Chapel Royal, release Pelham Humfrey: Sacred Choral Music
The choristers of HM Chapel Royal James’s Palace, who are all educated at CLS, have released 'Pelham Humfrey: Sacred Choral Music'. Here, Joseph McHardy, Director of Music, HM Chapel Royal, St James's Palace, explains in details how the recording came about, along with its history:
"Pelham Humfrey (1647–1674) was one of the pupils’ and one of my predecessors, being first a Child (as it's known) and then Director of the Chapel Royal in the reign of Charles II. He was also the first of the post-Restoration (the Chapel was revived in 1660) choristers to mature into a composer. He was given money to travel to France to absorb the style of Chapel music there – Charles II wanted a court that could rival in the splendour that of his cousin Louis XIV. Humfrey returned (quite arrogant, according to Pepys’s diary) from France and set about writing music for the Chapel services. What was really obviously French about it all was that there were string instruments playing in the pieces, as well as voices. Humfrey was not the first Chapel Royal composer to do this, but he was the first one to do it well, blazing a trail for Purcell and Handel in later generations. What’s exciting about this repertoire is that the notes on the page are just the start – you have to do loads of detective work.

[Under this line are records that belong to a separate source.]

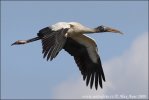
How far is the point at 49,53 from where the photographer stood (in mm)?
32625

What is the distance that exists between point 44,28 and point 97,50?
11.0 ft

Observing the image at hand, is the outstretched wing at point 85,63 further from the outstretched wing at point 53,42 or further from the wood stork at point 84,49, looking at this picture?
the outstretched wing at point 53,42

We wanted to explore how the music might have sounded if you fill in the blanks a bit. To explain that, you need to accept that European classical music until the mid 19th Century expected and relied on the performers to add their own improvised ornaments to the written score. If you look at 17th and 18th C scores, they’re really light on detail – almost skeletons really. So we wanted to know what kind of vocal decorations the Chapel Royal might have added to this music when it was fresh on the page in front of them. We looked at, and practised vocal ornaments from the singing instructionals produced around the time that we knew were around in London and/or Paris and used them to inform our approach.

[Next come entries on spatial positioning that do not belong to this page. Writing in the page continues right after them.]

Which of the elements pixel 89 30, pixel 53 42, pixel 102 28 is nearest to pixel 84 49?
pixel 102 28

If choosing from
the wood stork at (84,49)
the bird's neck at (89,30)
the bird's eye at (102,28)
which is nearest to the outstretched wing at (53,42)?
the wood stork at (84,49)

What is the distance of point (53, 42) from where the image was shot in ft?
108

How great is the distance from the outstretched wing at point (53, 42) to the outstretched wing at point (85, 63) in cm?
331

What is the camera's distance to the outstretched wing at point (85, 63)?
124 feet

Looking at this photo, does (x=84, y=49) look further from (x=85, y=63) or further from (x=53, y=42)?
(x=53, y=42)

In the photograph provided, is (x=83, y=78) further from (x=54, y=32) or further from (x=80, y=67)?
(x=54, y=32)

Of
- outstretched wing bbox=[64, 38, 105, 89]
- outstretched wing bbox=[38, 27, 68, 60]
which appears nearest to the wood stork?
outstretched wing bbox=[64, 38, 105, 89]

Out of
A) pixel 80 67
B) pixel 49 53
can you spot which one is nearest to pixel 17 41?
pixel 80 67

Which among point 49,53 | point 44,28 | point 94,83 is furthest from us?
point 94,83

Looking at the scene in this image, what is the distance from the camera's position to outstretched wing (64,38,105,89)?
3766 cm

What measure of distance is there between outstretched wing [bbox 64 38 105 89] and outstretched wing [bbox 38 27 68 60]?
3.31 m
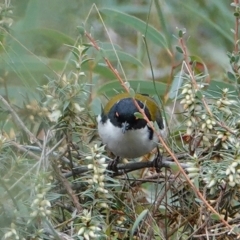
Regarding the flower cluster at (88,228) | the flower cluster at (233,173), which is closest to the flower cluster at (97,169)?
the flower cluster at (88,228)

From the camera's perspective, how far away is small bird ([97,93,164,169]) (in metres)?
3.17

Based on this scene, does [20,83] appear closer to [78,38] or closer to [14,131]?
[78,38]

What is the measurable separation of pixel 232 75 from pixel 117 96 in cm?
99

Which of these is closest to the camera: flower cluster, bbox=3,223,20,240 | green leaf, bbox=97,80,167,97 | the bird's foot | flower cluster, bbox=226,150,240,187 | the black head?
flower cluster, bbox=3,223,20,240

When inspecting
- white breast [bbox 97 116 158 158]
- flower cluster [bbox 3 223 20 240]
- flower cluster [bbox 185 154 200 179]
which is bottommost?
white breast [bbox 97 116 158 158]

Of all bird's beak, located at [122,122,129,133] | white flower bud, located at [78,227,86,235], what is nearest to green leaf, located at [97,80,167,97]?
bird's beak, located at [122,122,129,133]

We also gathered an amazing group of string players, who are experts in this kind of music and are playing on instruments from the time or close copies of them. The viola we used is the earliest surviving viola to be made in England (c 1640) and had only just come out of restoration in time for the recording. Previously, it had been hanging in a barn in Canada! The sessions took place between 27-29 Jan last year.

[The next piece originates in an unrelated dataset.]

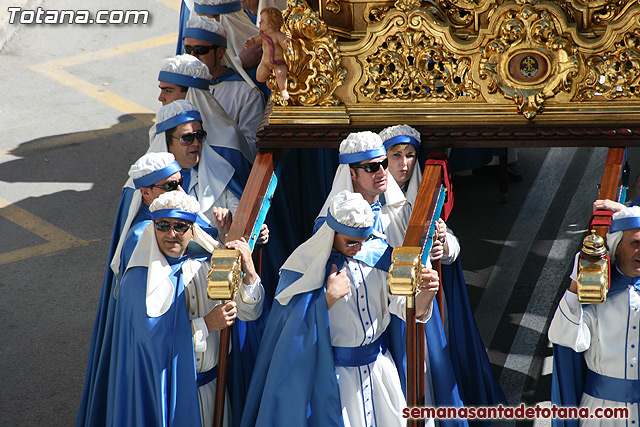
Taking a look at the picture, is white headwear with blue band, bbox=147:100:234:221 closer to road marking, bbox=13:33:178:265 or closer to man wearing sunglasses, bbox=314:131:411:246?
man wearing sunglasses, bbox=314:131:411:246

We chose three big anthems with strings, almost cantatas, and put between them some of the more reserved music Humfrey wrote, albeit with lots of improvisatory ornaments!"
The piece has been reviewed in various papers with glowing comments such as: "we bring a new sense of style to the music of this period" and The Times saying they were "luxuriously ornamented". Congratulations!
We chose three big anthems with strings, almost cantatas, and put between them some of the more reserved music Humfrey wrote.